En cas de résidu (20 à 30% de résidus tumoraux postopératoires 50 ou de récidive postopératoire, la décision de traitement complémentaire discuté en RCP spécialisée en pathologie hypophysaire repose sur :
- Des critères anatomiques : volume et localisation du résidu. Une menace persistante sur les voies optiques, un volume important ou l’espoir d’une chirurgie complète pourra faire discuter une réintervention par voie basse ou haute.
- Des critères anatomopathologiques. Si l’adénome est « atypique » ou grade 2b selon les récentes classifications, un traitement complémentaire sera discuté, surtout si le patient est jeune
- De l’âge et du contexte clinique. Il est certain que chez le sujet jeune où l’objectif est le contrôle du résidu sur des décennies, la tendance sera d’être plus « agressif » que chez le sujet âgé. Néanmoins il convient sans doute de ne pas se « précipiter » vers une décision de radiothérapie, notamment dans les cas de résidus intra-caverneux. En effet nombre de résidus restent stables ou n’augmentent que 4 à 5 ans plus tard.

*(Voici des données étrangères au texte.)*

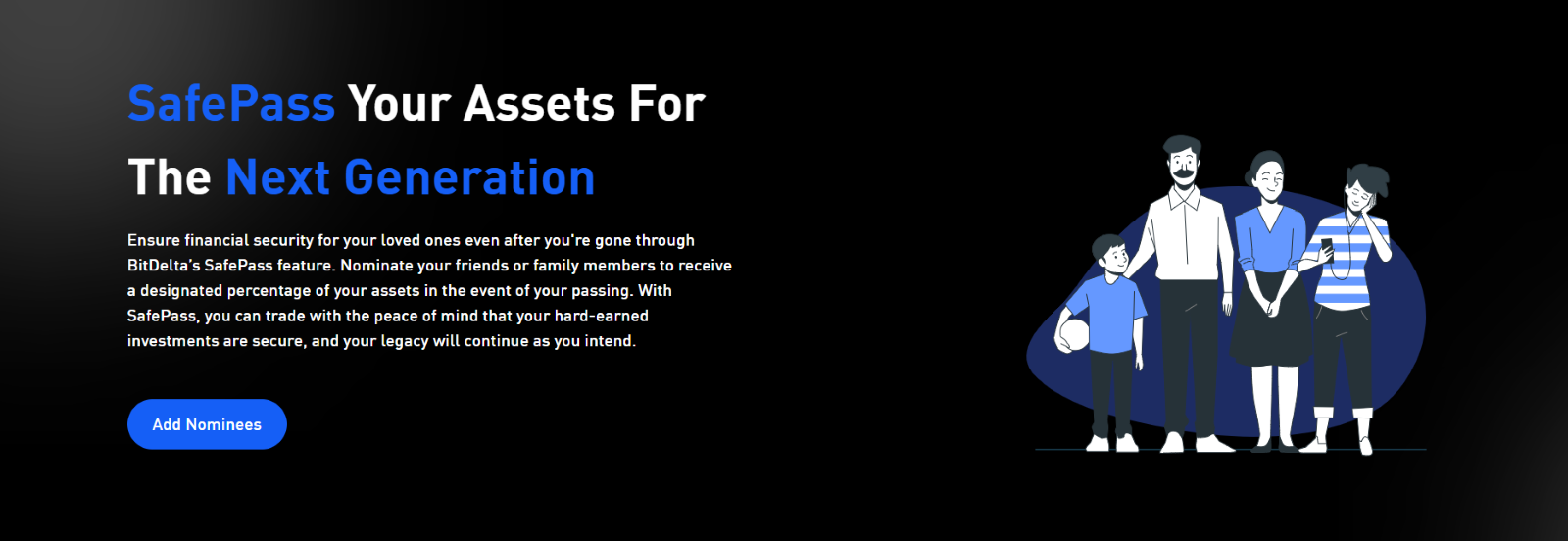 SafePass Your Assets For The Next Generation

Ensure financial security for your loved ones even after you're gone through BitDelta's SafePass feature. Nominate your friends or family members to receive a designated percentage of your assets in the event of your passing. With SafePass, you can trade with the peace of mind that your hard-earned investments are secure, and your legacy will continue as you intend.

Add Nominees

Les adénomes atypiques ou carcinomes hypophysaires
Les indications d’interventions itératives que cela soit sur le site primaire ou sur les métastases se discutent au cas par cas en RCP multidisciplinaire.

L’apoplexie pituitaire
Le traitement reste sujet à controverse et a fait l’objet d’une conférence de consensus par la société anglaise d’endocrinologie 60. Un transfert dans centre de référence hypophysaire est la règle. La controverse porte sur la question « indication chirurgicale ou traitement conservateur » car la littérature est confuse sans étude randomisée. Schématiquement, sera considéré pour la chirurgie par voie trans-sphénoïdale : en urgence, un patient ayant des troubles visuels sévères (AV, CV) ou des troubles de la vigilance (compression hypothalamique ou hydrocéphalie) mais l’intervention peut être différée de quelques heures car elle doit être faite par un neurochirurgien référent. En semi-urgence, le patient qui a des troubles importants (AV, CV), s’aggravant ou restant stables après un recul de quelques jours (maximum 8 jours). La persistance de céphalées importantes et résistantes aux traitements médicaux peut faire discuter d’une chirurgie donc l’action antalgique est spectaculaire. Les paralysies oculomotrices ne sont pas des indications en l’absence de problème d’AV ou de CV.